A atividade ocorre entre grupos de até três enfermos, que podem escolher as músicas que desejam ouvir. Ritmos sertanejos, nordestinos, religiosos e, principalmente, composições do “rei” Roberto Carlos, lideram as preferências. “O repertório é bem eclético. Alguns (pacientes) ficam tão empolgados, que chegam até a dançar”, comenta Luiz Fernando Figueiredo, 27 anos, um dos coordenadores do projeto.
A maioria dos doentes participa de forma ativa da musicoterapia, principalmente cantando. Outros chegam a arriscar um dedilhado no violão ou alguns toques no teclado.
Segundo a assistente social do hospital Eliana do Amaral Fermino, a terapia está sendo fundamental para a recuperação de muitos pacientes. “Grande parte das pessoas que estão internadas em razão do câncer apresentaram uma significativa melhora depois que começaram a participar dessas sessões de música. Essa atividade eleva a auto-estima e, em muitos casos, ajuda a amenizar a dor”, ressalta.
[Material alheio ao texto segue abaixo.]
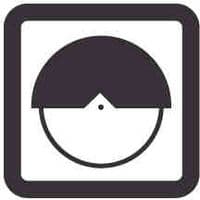 450 x 80 x 203.2 mm Norton 48A 46 KV Grinding Wheels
Atualmente, o Hospital Manoel de Abreu possui 35 pacientes portadores de câncer, a maioria com mais de 60 anos. Fermino lembra que mais da metade dos pacientes vem de outras regiões do Estado, o que favorece a internação. “Em média, esses doentes ficam no hospital por cerca de um mês. Como o tratamento de quimioterapia é muito desgastante, não é recomendável que eles peguem a estrada com freqüência”, acrescenta a assistente social. Ainda de acordo com ela, o câncer de pulmão é o mais comum entre os enfermos.
Fábio Lima, que também desenvolve o projeto, acredita que a terapia tem amenizado o sofrimento de muitos doentes, em especial daqueles que precisam ficar longe da família porque moram fora de Bauru e, muitas vezes, fora do Estado de São Paulo.
“Certa vez, assim que encerramos a sessão, a terapia foi tão proveitosa a uma senhora que ela, de tão satisfeita, chegou a dizer que o hospital não era um lugar tão ruim quanto parecia. Aquela imagem de um ambiente frio, de dor, depressão, tinha sido amenizada. E esse é o nosso objetivo, resgatar a auto-estima desses pacientes, diminuindo, assim, o desgaste da recuperação”, diz o músico.
Os resultados da musicoterapia têm sido tão satisfatórios que os pacientes, segundo Lima, começaram a interagir mais, inclusive com os enfermeiros. “Estamos percebendo uma maior socialização entre todas as pessoas envolvidas com os enfermos” completa.
As sessões de musicoterapia têm 50 minutos de duração e acontecem três vezes por semana. O projeto, denominado “Humanização da saúde através da musicoterapia”, faz parte de um estágio curricular do curso de especialização em música dos dois profissionais. O prazo para a conclusão do trabalho se esgota em novembro, mas a dupla adianta que a intenção é prosseguir com as terapias no hospital. “Queremos expandir a atividade para outros centros de recuperação de câncer da região, como o Hospital Amaral Carvalho, em Jaú.”
No Hospital Manoel de Abreu, segundo os autores do projeto, o índice de pacientes que não querem ou não gostam de participar da musicoterapia é praticamente zero.